Gerardus Leonardus Mathot (Boskoop, July 9, 1911 – Nijmegen, May 10, 2000) was a Dutch priest, painter, draughtsman, sculptor and artist. Gerard Mathot was a son of Representative Leonardus Hermanus Mathot (1882-1958) and Wilhelmina Margaretha Wildenburg (1885-1954). He studied at the Redemptorist seminaries and was ordained a priest by Bishop Lemmens in 1936. He then received training in art at the Genootschap Kunstoefening in Arnhem (1937-1940), under the direction of Gijs Jacobs van den Hof. He lived in the Redemptorist monastery in Wittem.
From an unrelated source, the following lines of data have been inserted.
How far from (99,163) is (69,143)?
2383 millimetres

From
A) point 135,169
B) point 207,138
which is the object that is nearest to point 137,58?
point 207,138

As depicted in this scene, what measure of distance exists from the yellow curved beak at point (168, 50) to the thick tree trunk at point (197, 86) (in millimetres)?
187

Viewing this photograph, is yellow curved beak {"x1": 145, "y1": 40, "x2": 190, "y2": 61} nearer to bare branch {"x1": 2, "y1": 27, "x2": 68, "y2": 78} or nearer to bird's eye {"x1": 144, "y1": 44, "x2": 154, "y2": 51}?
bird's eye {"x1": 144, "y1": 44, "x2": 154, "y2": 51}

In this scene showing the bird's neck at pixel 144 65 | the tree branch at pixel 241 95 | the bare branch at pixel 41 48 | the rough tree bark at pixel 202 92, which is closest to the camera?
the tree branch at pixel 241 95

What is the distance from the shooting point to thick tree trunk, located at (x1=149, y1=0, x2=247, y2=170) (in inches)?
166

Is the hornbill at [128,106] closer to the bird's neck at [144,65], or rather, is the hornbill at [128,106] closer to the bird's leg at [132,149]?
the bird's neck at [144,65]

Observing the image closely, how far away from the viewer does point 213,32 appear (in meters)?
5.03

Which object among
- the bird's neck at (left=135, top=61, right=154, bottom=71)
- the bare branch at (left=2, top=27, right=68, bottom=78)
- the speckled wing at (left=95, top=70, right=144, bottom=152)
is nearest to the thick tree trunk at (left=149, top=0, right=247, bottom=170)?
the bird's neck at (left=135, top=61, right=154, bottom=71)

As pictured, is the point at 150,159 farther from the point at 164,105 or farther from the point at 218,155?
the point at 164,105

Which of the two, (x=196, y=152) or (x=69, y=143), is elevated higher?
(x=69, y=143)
During World War II, Mathot got to know the novice painter Aad de Haas, whom he put in contact with the pastor of St. Cunibertus Church in Wahlwiller. De Haas painted Stations of the Cross for the church and made illustrations for a booklet of Mathot’s Passion meditations, which appeared in early 1949. After controversy arose over De Haas’ Stations of the Cross, the Holy Office in Rome banned Mathot’s booklet. The diocese of Roermond was subsequently ordered to remove the stations (which were considered “degenerate art.”)[3] De Haas was posthumously rehabilitated nearly 50 years later.

In 1950 Mathot moved to Nijmegen, where he completed his studies in theology at the Catholic University in 1958. He lived in the Nebok monastery.

As an artist, Mathot drew, painted and sculpted, creating Christian-religious art, figure representations and liturgical work. In the 1960s, he also designed wall hangings, including a Stations of the Cross for Nebuchurch, many of which were executed by Hein ten Horn. Mathot was a member of the General Catholic Artists Association.

From 1956, Mathot served as hospital chaplain and from 1972 as rector at St. Maartens Clinic in Nijmegen. In the early 1960s he became brother prefect and in 1966 confessor to the brothers of the Institute for the Blind Henricus. He retired in 1976. In 1992 Mathot was appointed Knight of the Order of Orange-Nassau.

Mathot died in 2000 at the age of 88. Mathot’s archive is housed at the Catholic Documentation Center of the Radboud University in Nijmegen.

For nearly 75 years, Gerard Mathot created art. Some of his most famous works are the bronze Titus Brandsma in the middle of the Nijmegen University Campus, the statue of Peerke Donders in the cathedral of ‘s-Hertogenbosch and the Good Samaritan that adorns the reception hall of the VGZ building on the Brabant Gate.